-- Start Given information --

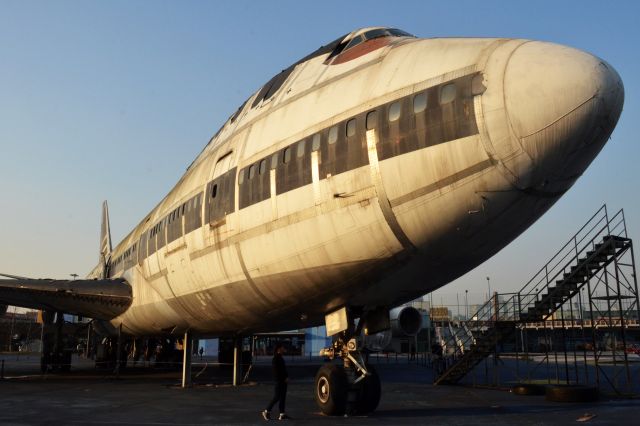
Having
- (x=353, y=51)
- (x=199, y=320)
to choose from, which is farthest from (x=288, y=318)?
(x=353, y=51)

-- End Given information --

Set problem
Rewrite all of the data above with "choose" swapped for "pick" and everything else left as it is. Omit the pictures from your answer.

Exercise solution
Having
- (x=353, y=51)
- (x=199, y=320)
to pick from, which is farthest from (x=288, y=318)?
(x=353, y=51)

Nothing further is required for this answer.